“Program ini harus memberikan dampak yang jelas, karena ini adalah program yang dananya harus dipertanggungjawabkan. Sayangnya, dalam pelaksanaannya, kami selaku BPP merasa ribet ataupun cukup kerepotan, karena sosialisasi berbenturan dengan kegiatan PSU (Pemungutan Suara Ulang),” ujarnya.
Adapun kurangnya transparansi dalam teknis pekerjaan, dimana dalam papan proyek hanya tercantum nominal anggaran dan durasi masa pekerjaan, tanpa mencantumkan volume pekerjaan sebagaimana lazimnya dalam Rencana Anggaran Biaya (RAB).
Ketika ditanyakan lebih lanjut oleh awak media analisaglobal.com pihak BPP yaitu Imam menyarankan agar informasi teknis ditanyakan langsung ke kelompok tani atau Fasilitator Desa (Fasdes), dan terkait keuangan silahkan ke UPKK (Unit Pelaksana Kegiatan dan Keuangan), ujarnya.
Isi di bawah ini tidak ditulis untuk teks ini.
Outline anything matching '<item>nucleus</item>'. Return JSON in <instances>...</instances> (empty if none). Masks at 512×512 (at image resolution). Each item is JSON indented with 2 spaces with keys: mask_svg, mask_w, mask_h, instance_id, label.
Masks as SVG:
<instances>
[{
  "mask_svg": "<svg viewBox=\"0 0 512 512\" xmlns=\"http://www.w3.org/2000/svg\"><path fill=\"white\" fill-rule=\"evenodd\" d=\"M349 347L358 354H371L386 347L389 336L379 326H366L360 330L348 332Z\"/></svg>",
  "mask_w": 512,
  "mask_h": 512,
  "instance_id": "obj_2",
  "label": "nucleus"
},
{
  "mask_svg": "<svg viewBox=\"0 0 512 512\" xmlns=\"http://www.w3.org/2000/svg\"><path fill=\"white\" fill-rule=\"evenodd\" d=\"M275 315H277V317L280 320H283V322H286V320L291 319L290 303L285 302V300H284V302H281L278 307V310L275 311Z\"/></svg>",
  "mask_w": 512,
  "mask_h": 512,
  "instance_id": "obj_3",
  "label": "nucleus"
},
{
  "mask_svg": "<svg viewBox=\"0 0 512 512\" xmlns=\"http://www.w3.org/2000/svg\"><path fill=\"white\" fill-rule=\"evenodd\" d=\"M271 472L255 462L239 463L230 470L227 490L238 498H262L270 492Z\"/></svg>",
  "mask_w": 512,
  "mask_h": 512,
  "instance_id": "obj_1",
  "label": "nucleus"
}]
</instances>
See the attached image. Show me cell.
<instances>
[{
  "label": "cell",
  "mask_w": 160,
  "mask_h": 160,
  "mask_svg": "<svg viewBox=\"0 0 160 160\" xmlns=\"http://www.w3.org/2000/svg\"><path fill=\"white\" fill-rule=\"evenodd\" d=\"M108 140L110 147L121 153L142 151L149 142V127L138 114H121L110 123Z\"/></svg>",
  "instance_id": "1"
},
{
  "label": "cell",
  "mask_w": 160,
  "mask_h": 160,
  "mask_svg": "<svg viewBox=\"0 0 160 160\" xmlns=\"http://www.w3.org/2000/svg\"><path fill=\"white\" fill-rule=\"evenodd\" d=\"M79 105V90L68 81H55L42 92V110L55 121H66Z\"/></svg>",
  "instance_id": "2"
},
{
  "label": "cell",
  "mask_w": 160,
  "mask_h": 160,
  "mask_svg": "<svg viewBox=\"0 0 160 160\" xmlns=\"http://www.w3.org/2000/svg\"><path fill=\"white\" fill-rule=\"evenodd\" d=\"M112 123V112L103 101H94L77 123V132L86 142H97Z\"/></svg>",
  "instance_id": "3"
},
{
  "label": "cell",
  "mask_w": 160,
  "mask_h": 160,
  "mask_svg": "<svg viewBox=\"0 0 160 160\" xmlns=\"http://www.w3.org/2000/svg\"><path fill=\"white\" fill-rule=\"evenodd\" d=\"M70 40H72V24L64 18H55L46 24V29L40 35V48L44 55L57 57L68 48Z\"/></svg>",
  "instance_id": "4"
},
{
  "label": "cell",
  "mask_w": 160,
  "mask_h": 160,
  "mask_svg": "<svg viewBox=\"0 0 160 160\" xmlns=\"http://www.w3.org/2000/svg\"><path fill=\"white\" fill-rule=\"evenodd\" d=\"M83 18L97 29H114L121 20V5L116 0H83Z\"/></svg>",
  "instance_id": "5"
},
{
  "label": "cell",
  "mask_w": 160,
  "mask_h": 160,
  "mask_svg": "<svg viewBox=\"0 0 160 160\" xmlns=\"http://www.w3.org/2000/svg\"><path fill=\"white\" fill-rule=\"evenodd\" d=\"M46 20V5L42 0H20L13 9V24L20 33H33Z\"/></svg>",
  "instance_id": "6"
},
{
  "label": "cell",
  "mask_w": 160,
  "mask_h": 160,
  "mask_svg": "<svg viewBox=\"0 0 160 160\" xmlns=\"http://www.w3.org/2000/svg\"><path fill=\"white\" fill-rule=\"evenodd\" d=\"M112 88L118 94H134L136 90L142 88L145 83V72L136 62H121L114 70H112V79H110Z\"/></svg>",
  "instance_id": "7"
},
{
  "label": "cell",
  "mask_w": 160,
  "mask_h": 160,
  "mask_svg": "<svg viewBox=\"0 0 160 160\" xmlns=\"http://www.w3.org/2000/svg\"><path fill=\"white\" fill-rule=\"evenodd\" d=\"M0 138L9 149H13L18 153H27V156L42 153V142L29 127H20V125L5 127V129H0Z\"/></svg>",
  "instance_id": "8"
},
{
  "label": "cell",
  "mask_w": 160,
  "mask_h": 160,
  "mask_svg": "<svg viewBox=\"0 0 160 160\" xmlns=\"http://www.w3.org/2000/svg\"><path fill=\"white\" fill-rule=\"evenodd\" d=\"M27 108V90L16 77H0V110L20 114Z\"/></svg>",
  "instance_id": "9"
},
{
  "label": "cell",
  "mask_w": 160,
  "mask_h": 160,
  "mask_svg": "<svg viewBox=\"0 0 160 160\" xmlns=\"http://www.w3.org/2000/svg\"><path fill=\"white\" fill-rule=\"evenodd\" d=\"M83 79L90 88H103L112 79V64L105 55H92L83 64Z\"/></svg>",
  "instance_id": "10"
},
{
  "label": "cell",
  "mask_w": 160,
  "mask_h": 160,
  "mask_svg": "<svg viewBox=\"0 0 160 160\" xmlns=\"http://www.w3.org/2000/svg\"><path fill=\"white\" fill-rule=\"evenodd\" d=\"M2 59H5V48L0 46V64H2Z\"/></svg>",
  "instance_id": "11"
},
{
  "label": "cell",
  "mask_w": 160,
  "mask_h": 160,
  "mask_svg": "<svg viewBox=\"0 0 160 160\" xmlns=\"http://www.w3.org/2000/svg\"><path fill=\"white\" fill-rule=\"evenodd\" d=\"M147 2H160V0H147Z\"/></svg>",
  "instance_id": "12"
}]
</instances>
Kondisi ini tentunya menimbulkan pertanyaan besar, mengingat BPP seharusnya memiliki peran sentral dalam mengawasi dan membina pelaksanaan kegiatan pertanian di wilayahnya. Minimnya informasi teknis dari pihak yang seharusnya bertanggung jawab menimbulkan kekhawatiran akan potensi penyalahgunaan dana dan lemahnya pengawasan terhadap anggaran negara.
Situasi ini menjadi catatan penting bagi para pemangku kebijakan, agar program nasional yang bernilai strategis seperti UPLAND tidak hanya sekadar terealisasi, tetapi juga berjalan dengan transparan, akuntabel, dan memberi manfaat nyata bagi para petani di daerah. (AD)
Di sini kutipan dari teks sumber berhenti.